A história de Portugal no final do século XVII é uma narrativa de transição entre o caos e a estabilidade. Essa passagem foi conduzida por um homem que não era o herdeiro natural do trono, mas que se revelou o líder necessário para consolidar a independência, fortalecer o Estado e preparar o país para uma era de prosperidade: D. Pedro II.
Filho de D. Luísa de Gusmão e de D. João IV, restaurador da independência portuguesa, Pedro era o irmão mais novo de D. Afonso VI. Desde cedo, Afonso apresentou sinais de debilidade física e mental, agravados ao longo do tempo. Seu reinado, iniciado em 1656, foi marcado por desorganização, disputas palacianas e uma condução pouco eficaz do Estado em um período delicado.

O Terreiro do Paço e o Palácio da Ribeira, em Lisboa, centro do poder político português antes do terremoto de 1755 (Foto: WikiCommons)
Diante desse cenário, e com o apoio da nobreza e da rainha-consorte Maria Francisca de Saboia, Pedro assumiu a regência em 1667. Foi uma transição silenciosa, sem rupturas. Portugal ainda enfrentava a Guerra da Restauração contra a Espanha e precisava de estabilidade e direção.
Em 1668, foi firmado o Tratado de Lisboa, um dos acordos mais decisivos da história luso-espanhola. A Espanha reconheceu oficialmente a independência de Portugal, encerrando quase trinta anos de conflito. A paz permitiu reorganizar o país internamente e voltar a atenção para o Brasil, então sua colônia mais promissora.
Embora tenha sido coroado rei apenas em 1683, após a morte de D. Afonso VI, Pedro já governava de fato havia mais de quinze anos. Seu estilo contrastava com o de monarcas absolutistas da época. Discreto e metódico, privilegiava o pragmatismo. Seu legado foi construído longe da ostentação, mas com decisões estruturais.
Uma das principais transformações de seu reinado veio com a descoberta do ouro em Minas Gerais, no fim do século XVII. A nova riqueza alterou a economia do império e ampliou a dependência da extração mineral. Pedro II administrou esses recursos com cautela, fortalecendo a centralização administrativa, aprimorando o sistema fiscal e organizando a burocracia régia. Essa base permitiu que seu sucessor, D. João V, investisse com mais amplitude em obras e diplomacia.

Cena do ciclo do ouro no Brasil, que transformou a economia do império português no final do século XVII (Foto: WikiCommons)
No cenário internacional, firmou alianças estratégicas. Em 1703, assinou o Tratado de Methuen com a Inglaterra, que estabeleceu a troca de vinhos portugueses por tecidos ingleses. O acordo garantiu apoio britânico, mas também criou uma dependência econômica que seria criticada posteriormente.
Durante a Guerra da Sucessão Espanhola, entre 1701 e 1714, Portugal atuou ao lado dos aliados. Pedro II enviou tropas e participou das negociações europeias, buscando preservar o equilíbrio na Península Ibérica e proteger interesses comerciais.
Na América portuguesa, incentivou a interiorização da colonização. As bandeiras paulistas avançaram pelo território, expandindo as fronteiras além dos limites do Tratado de Tordesilhas. Esse movimento fortaleceu o domínio português em regiões estratégicas, como a Amazônia e o Centro-Oeste.
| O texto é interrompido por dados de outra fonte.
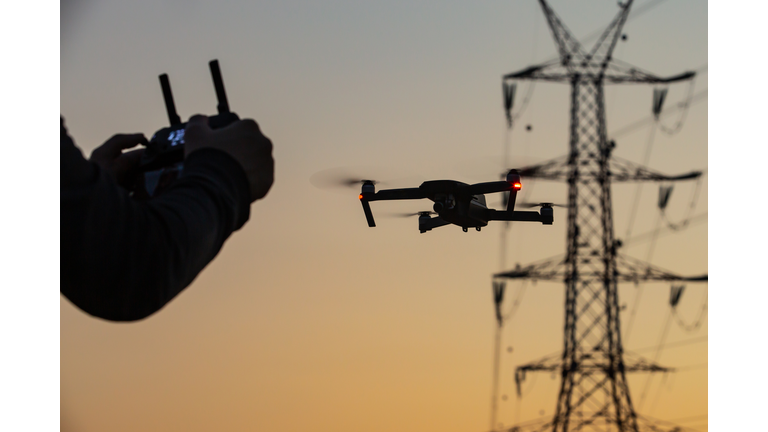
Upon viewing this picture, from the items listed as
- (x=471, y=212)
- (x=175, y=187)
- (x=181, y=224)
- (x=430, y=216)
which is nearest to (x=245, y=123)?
(x=175, y=187)

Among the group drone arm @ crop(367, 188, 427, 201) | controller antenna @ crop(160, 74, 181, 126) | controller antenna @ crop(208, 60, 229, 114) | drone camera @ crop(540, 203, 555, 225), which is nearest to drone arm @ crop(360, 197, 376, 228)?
drone arm @ crop(367, 188, 427, 201)

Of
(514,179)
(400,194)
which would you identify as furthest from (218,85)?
(400,194)

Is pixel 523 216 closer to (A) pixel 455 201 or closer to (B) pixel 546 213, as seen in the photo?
(B) pixel 546 213

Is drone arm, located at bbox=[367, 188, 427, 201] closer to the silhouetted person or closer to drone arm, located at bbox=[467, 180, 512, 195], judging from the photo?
drone arm, located at bbox=[467, 180, 512, 195]

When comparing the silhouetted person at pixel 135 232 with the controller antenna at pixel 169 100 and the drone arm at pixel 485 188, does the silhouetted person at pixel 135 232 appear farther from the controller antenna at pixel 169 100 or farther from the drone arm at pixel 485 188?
the drone arm at pixel 485 188

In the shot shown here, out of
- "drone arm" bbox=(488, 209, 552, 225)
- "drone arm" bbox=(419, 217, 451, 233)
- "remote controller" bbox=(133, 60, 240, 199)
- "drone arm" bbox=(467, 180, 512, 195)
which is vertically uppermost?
"drone arm" bbox=(467, 180, 512, 195)

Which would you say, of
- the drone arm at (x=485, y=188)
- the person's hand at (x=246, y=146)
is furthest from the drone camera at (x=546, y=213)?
the person's hand at (x=246, y=146)

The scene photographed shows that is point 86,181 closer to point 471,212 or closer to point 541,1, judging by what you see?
point 471,212
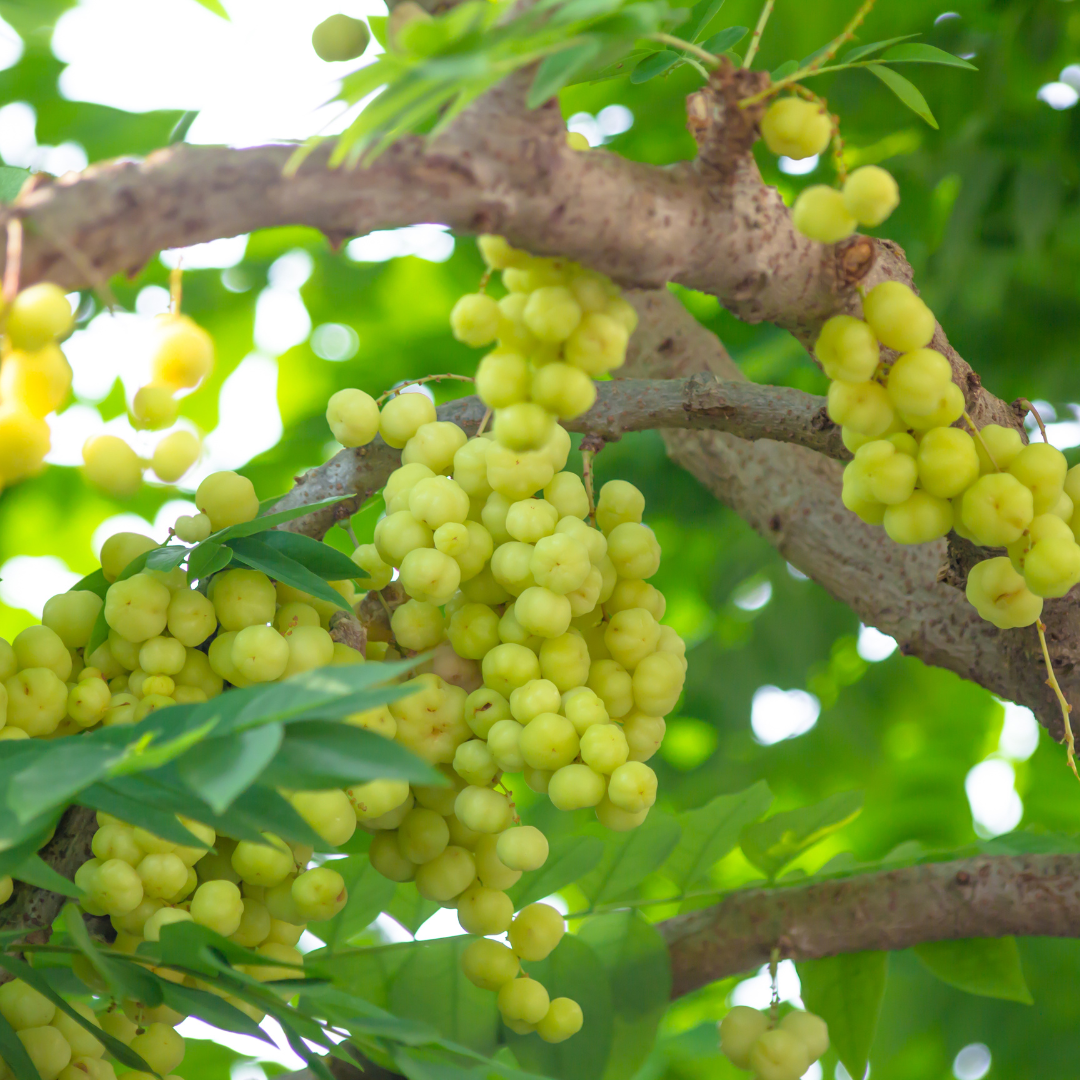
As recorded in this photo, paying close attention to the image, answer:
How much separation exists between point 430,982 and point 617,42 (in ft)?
1.79

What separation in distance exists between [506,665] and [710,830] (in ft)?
1.05

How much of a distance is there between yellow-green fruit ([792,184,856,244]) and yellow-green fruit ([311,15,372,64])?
18 centimetres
O rei também apoiou iniciativas para organizar a atuação missionária. O Regimento das Missões, de 1696, buscou regulamentar a presença dos jesuítas e o trabalho indígena, em meio a tensões entre religiosos, colonos e autoridades. Ainda que com limitações, foi um esforço para lidar com a complexidade de governar um império extenso e diverso.
Profundamente religioso, Pedro levava uma vida pessoal reservada. Seu casamento com Maria Sofia de Neuburgo gerou herdeiros, entre eles D. João V. Ao contrário do filho, conhecido pelo luxo, Pedro valorizava a disciplina, a ordem e a contenção.
D. Pedro II morreu em 1706, aos 60 anos. Sua trajetória marca o fim de um período de instabilidade e o início de uma monarquia mais estruturada. Sua contribuição, muitas vezes menos visível, foi decisiva para consolidar a independência portuguesa e preparar o país para um ciclo de prosperidade.
Mais do que um monarca de grandes gestos, foi um governante de base. Seu reinado sustentou a travessia entre tempos turbulentos e décadas de estabilidade. Governou com cálculo, não com espetáculo e é justamente aí que reside sua relevância histórica.